Wrinting the changes to the files didn't work. Aditionally, sometimes, kphotoalbum behaves strange with the dates of the photos: when sorting all images by date, some images still go wrong after having set the dates correctly, and the month and day are set to "1", although the EXIF headers contain the right date. Reading the date out of the EXIF header again sets the date correctly again. But I didn't manage to reproduce this behaviour somehow ... it just happens from time to time.
Hey guys, I managed to reproduce the bug: It happens to photos with a date in March, May, October or December. Whenever you select the category-editor for such a photo and cancel the dialog, it will ask you to lose the entered data (although nothing was changed). When instead of canceling the category editor you confirm the changes, the date of the photo is changed to 1. January of the same year. (You will see it if you open the dialog again.) There is no way to get the date back to March, May,... because the dialog does not seem to accept these months. Using the command line above `LC_ALL=C KDE_LANG=en_US kphotoalbum` solves the problem: the dates are no longer changed... Nevertheless i think this should be fixed, because at first you won't realize that photos are misplaced. Best regards, Alex
i guess it is the different typing in english and german: Jan = Jan; Feb = Feb,.... Mar != Mär Mai != May Okt != Oct Dez != Dec
Is anybody working on this? I'm pretty sure that "Silent Warrior" exactly describes the problem. Would be cool if this issue would be fixed :-)

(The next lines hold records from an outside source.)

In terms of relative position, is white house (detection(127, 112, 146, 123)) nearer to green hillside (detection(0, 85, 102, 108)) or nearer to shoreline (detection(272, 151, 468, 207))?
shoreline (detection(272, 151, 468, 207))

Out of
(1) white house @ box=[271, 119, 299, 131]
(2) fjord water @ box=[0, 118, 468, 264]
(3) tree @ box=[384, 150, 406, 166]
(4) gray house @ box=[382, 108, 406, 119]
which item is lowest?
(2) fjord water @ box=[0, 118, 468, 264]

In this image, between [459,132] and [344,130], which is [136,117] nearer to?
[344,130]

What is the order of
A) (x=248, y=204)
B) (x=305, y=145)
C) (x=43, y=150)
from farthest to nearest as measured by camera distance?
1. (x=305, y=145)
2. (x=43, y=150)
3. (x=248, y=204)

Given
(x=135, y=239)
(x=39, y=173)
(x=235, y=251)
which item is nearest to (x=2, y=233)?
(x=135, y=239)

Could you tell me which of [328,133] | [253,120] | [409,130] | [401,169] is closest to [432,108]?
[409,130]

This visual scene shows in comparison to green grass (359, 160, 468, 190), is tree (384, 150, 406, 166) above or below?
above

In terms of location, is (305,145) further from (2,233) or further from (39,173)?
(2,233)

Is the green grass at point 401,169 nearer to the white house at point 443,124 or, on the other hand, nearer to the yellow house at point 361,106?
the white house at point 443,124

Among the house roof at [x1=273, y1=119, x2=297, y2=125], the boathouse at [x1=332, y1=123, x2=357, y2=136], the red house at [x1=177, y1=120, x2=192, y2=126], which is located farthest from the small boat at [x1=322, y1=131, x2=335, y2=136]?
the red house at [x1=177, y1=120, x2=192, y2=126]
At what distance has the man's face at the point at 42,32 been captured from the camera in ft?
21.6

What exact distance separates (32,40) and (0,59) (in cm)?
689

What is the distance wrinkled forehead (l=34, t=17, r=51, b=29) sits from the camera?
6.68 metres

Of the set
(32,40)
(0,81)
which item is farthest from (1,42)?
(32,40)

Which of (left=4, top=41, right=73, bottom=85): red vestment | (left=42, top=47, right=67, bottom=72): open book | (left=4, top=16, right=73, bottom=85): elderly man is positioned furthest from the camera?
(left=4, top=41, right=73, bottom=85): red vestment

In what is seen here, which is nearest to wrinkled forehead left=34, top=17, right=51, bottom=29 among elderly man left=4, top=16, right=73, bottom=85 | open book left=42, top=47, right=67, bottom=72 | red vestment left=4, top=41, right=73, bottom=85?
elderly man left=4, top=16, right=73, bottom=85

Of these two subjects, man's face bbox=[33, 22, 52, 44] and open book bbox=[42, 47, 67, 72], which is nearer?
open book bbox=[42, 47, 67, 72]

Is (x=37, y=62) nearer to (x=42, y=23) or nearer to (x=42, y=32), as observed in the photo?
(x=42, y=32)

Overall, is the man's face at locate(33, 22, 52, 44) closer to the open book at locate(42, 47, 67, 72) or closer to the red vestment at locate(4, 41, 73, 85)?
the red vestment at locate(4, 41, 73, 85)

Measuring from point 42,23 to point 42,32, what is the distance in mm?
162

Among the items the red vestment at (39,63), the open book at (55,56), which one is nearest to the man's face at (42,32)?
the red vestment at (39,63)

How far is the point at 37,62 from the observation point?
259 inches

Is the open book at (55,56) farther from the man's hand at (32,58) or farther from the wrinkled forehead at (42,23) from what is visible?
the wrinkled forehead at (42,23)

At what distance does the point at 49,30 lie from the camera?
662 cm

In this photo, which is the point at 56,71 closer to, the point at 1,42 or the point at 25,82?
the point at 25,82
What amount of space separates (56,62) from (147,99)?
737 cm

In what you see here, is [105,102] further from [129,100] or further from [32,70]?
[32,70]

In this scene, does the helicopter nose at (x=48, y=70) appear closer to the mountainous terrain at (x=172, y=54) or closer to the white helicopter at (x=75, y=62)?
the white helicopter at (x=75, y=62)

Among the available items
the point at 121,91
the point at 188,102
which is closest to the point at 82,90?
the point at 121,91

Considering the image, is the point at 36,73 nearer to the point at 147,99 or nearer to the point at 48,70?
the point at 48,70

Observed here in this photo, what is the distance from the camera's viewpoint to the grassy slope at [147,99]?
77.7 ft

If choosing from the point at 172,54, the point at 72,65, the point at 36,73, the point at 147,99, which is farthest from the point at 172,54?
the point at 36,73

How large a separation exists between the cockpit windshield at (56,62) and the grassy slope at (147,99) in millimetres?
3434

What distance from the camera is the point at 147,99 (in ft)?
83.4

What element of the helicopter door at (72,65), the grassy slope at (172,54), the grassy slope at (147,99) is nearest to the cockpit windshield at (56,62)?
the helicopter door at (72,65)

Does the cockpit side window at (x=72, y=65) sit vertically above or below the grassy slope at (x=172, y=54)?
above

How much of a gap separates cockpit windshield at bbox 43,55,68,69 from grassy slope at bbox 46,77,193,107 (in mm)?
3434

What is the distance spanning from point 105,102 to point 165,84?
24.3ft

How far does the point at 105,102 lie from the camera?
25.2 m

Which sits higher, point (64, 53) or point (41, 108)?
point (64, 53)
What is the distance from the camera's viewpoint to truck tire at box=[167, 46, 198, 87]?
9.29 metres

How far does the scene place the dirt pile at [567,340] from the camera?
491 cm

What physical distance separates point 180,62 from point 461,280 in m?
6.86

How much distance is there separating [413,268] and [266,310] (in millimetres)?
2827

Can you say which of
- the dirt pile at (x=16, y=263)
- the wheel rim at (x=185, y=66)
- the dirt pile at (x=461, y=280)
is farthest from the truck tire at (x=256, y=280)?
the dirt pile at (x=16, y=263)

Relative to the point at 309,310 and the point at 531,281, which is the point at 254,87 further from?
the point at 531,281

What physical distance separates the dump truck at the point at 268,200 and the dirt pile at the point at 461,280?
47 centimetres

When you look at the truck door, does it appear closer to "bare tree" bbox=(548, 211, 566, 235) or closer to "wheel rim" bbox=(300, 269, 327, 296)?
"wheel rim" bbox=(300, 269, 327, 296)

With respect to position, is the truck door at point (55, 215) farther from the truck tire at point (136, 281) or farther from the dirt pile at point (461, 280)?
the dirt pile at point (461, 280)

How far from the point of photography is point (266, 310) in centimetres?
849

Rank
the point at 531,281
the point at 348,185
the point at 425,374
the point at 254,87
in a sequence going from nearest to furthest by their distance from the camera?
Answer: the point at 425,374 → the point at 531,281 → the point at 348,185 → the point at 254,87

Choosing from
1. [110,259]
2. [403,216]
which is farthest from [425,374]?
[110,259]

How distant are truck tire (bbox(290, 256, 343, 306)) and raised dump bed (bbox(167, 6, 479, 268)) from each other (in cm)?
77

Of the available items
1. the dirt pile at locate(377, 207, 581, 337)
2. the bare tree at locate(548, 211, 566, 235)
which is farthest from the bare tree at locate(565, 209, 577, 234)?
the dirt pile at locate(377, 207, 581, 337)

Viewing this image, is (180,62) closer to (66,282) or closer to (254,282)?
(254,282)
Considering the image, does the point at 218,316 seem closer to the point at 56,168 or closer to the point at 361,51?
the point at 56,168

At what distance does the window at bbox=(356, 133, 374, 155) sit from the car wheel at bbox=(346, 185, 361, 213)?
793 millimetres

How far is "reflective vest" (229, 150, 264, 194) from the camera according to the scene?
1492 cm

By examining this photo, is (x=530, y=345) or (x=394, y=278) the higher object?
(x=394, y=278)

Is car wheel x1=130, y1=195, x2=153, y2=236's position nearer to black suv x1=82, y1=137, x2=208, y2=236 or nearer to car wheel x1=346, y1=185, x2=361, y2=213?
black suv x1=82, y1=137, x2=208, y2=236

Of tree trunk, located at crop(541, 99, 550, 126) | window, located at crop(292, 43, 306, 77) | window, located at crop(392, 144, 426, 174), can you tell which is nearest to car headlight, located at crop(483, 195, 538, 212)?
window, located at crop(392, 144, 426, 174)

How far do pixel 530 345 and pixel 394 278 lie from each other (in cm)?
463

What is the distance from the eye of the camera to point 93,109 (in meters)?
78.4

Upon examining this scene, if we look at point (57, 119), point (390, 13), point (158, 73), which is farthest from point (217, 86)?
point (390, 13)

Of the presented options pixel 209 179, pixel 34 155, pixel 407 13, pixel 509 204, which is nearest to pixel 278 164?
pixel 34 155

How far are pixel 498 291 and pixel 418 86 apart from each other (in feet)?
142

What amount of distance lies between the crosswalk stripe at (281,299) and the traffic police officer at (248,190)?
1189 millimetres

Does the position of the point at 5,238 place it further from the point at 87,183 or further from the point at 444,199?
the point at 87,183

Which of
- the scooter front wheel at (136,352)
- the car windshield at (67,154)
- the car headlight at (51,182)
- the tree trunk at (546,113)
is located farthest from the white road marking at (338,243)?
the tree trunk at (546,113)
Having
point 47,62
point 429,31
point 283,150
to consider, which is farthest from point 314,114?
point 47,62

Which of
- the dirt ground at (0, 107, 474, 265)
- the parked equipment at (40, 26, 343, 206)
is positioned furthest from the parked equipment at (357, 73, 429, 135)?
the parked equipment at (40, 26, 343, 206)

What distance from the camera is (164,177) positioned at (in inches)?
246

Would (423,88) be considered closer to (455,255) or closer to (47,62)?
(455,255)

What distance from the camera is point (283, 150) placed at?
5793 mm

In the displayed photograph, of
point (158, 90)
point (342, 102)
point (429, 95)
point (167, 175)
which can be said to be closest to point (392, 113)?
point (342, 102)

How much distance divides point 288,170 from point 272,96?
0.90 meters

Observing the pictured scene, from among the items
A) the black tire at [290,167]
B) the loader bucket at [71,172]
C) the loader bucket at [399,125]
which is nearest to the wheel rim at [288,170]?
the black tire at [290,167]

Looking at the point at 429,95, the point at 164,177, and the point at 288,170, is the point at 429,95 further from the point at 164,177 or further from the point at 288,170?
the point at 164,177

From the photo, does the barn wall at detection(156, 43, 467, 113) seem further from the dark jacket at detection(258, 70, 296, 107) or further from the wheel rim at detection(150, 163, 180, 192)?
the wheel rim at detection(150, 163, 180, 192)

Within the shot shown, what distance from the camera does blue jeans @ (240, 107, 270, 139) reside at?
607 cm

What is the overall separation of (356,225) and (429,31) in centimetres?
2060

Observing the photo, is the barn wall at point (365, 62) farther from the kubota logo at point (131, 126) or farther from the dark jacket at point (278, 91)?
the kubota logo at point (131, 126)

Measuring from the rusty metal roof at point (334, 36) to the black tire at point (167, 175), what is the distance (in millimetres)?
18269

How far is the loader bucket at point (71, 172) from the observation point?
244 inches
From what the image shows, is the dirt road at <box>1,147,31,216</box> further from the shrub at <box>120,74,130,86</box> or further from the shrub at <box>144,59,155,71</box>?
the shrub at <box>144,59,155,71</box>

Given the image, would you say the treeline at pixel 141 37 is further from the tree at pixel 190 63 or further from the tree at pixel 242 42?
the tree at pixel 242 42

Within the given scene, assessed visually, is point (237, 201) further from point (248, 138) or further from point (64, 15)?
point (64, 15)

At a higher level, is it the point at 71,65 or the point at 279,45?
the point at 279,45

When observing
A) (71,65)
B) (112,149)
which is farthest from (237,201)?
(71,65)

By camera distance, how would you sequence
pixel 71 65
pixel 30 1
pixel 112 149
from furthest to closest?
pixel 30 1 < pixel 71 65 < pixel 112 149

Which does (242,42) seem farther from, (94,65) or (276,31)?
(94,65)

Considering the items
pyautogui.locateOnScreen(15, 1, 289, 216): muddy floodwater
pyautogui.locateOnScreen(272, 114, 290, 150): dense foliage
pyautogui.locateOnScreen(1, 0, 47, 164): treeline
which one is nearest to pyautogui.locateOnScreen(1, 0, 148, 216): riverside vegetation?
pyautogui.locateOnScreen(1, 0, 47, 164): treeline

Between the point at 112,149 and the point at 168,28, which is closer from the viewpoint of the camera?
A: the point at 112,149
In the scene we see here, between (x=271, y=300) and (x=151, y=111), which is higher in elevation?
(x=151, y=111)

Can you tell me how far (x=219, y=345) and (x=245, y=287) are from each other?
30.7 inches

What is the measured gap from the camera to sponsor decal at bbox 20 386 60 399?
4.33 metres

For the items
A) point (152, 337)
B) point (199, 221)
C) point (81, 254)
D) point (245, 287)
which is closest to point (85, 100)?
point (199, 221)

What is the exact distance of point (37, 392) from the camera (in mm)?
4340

Won't at least anybody remove the "unconfirmed" state from this bug?
I think you are talking about action that is done with KIPI plugins (found under the Plugins menu). They are external plugins and part of a different project http://www.kipi-plugins.org/. If this is the case you should report the bug to kipiplugins in bugzilla.
No, the bug did not happen when using some plugins but the normal "Annotate" dialog.
Seems to be working on kphotoalbum 4.1.1 and Ubuntu 9.10. (If I did the described steps correctly.)
Hi Tobias, sorry for not responding earlier. As I can't reproduce this issue on my box (I'm using Czech and English locales and trying to run KPA as `LC_ALL=de_DE.utf8 KDE_LANG=de_DE kphotoalbum -demo`), I'll close this report now -- I recall some patches going to that area of KPA. Tobias and/or Silent Warrior, please open this bug if the problem still persists (although I hope it is *really* fixed, even for you).